As mentioned earlier, this photovoltaic solar system generated a total of 1600 MWh for the review year of 2022. By applying Equation (17), this generation corresponds to a carbon savings of 1051 tons of CO2 equivalent per year that can be avoided. To put it in perspective, this is equivalent to the emissions from 294 round-trip flights between Casablanca and Sydney or the carbon sequestration provided by 32,627 trees.

6. Conclusions

This article presents the monitoring and evaluation of a grid-connected PV system with a capacity of 1001 kWp installed at a factory in Morocco throughout the year 2022. The findings of the study are as follows:
  • The total electricity delivered to the grid was 1,610,064 kWh.
  • The average annual final yield of the system was determined to be 4.5 kWh/kWp.
  • The average annual performance ratio of the system was found to be 84%.
  • The average annual capacity factor, which indicates the actual energy output relative to the maximum potential output, was calculated to be 18.6%.
  • The average module efficiency over the year was recorded at 16.9%.
  • The average overall system efficiency throughout the year was measured at 16.4%.
  • The inverter, responsible for converting DC power to AC power, demonstrated an average efficiency of 96.6% over the year.
The positive environmental impact of this project is significant, with an estimated reduction of 1051 tons of CO2. By generating (1,610,064 kWh) of clean electricity, the PV system helped reduce carbon emissions by replacing fossil fuel-based power generation. This reduction in emissions contributes to improved air quality and mitigates climate change.
Moreover, this project not only diversifies the factory’s energy sources by generating approximately 1.7 GWh of renewable energy per year but also enhances our sustainable energy profile. The total electricity delivered to the grid likely generated revenue with feed-in tariffs or power purchase agreements, contributing to the overall financial viability of the PV system.
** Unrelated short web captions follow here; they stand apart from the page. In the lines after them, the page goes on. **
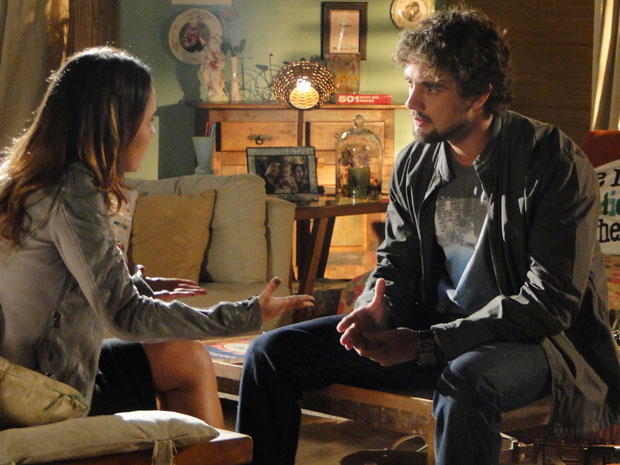 Ana termina o namoro com Rodrigo (Foto: A Vida da Gente - TV Globo)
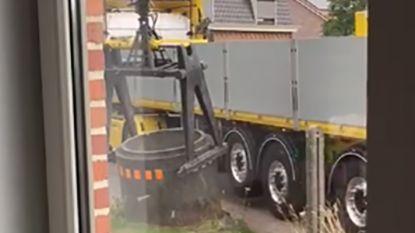 VIDEO: Trucker verwijdert met kraan gewoon de wegversperring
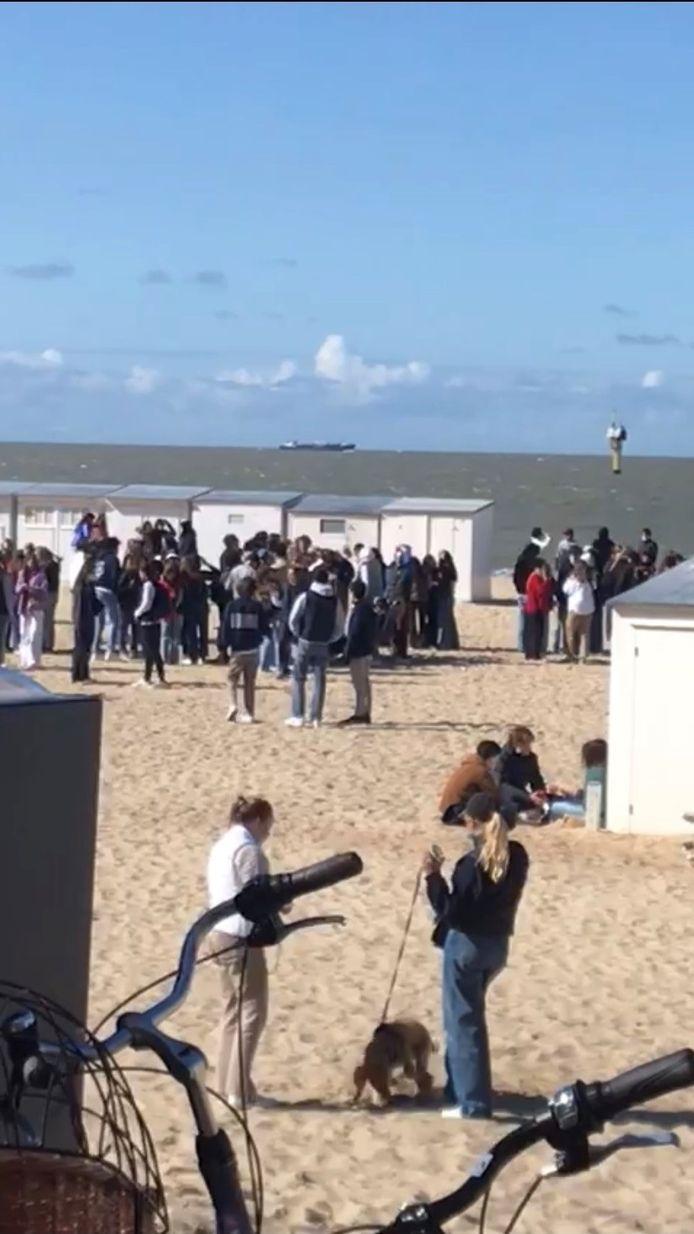 Jongeren komen samen op strand van Knokke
As a result, the factory experienced reduced energy procurement costs with the use of locally generated electricity. This cost-saving benefit is underscored by the impressive average module efficiency of 16.9% and the overall system efficiency of 16.4%, highlighting the effectiveness of harnessing solar energy to mitigate electricity expenses.
The results of this study demonstrate that the photovoltaic system operated efficiently throughout the year 2022, despite variations in environmental conditions in Morocco. The data obtained will serve as a reference for future comparisons with a new photovoltaic solar plant planned for the end of 2023, which will operate under similar climate conditions. The information gathered from running this PV system can play a significant role in advancing solar technology and knowledge in the global solar energy transition.

Author Contributions

Conceptualization, H.E.; methodology, H.E. and L.B.; validation, M.K. and A.E.A.; formal analysis, H.E.; investigation, H.E.; resources, H.E.; data curation, H.E.; writing—original draft preparation, H.E.; writing—review and editing, L.B., M.K. and A.E.A.; visualization, H.E.; supervision, M.K.; funding acquisition, H.E. All authors have read and agreed to the published version of the manuscript.

Funding

This research received no external funding.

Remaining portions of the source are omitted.